— BEGIN Stored rows —

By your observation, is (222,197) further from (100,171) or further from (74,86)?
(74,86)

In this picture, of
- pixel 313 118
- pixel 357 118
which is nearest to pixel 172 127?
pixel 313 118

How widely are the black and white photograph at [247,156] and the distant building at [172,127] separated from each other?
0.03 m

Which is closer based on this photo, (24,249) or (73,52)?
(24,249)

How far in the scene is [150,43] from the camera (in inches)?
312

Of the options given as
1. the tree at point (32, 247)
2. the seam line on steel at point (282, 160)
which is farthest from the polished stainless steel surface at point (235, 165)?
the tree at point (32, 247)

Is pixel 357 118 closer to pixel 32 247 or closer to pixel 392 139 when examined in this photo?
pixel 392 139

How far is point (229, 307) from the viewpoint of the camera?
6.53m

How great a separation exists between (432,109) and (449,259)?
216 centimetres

— END Stored rows —

Work to do
Can you render each line of the listing above as a numbered list, skipping the blank lines?

Output of the task
1. By your observation, is (222,197) further from (100,171) or further from (74,86)?
2. (74,86)
3. In this picture, of
4. - pixel 313 118
5. - pixel 357 118
6. which is nearest to pixel 172 127?
7. pixel 313 118
8. How widely are the black and white photograph at [247,156] and the distant building at [172,127] separated from each other?
9. 0.03 m
10. Which is closer based on this photo, (24,249) or (73,52)?
11. (24,249)
12. How far in the scene is [150,43] from the camera (in inches)?
13. 312
14. Of the options given as
15. 1. the tree at point (32, 247)
16. 2. the seam line on steel at point (282, 160)
17. which is farthest from the polished stainless steel surface at point (235, 165)?
18. the tree at point (32, 247)
19. Is pixel 357 118 closer to pixel 32 247 or closer to pixel 392 139 when examined in this photo?
20. pixel 392 139
21. How far is point (229, 307) from the viewpoint of the camera?
22. 6.53m
23. How great a separation exists between (432,109) and (449,259)?
24. 216 centimetres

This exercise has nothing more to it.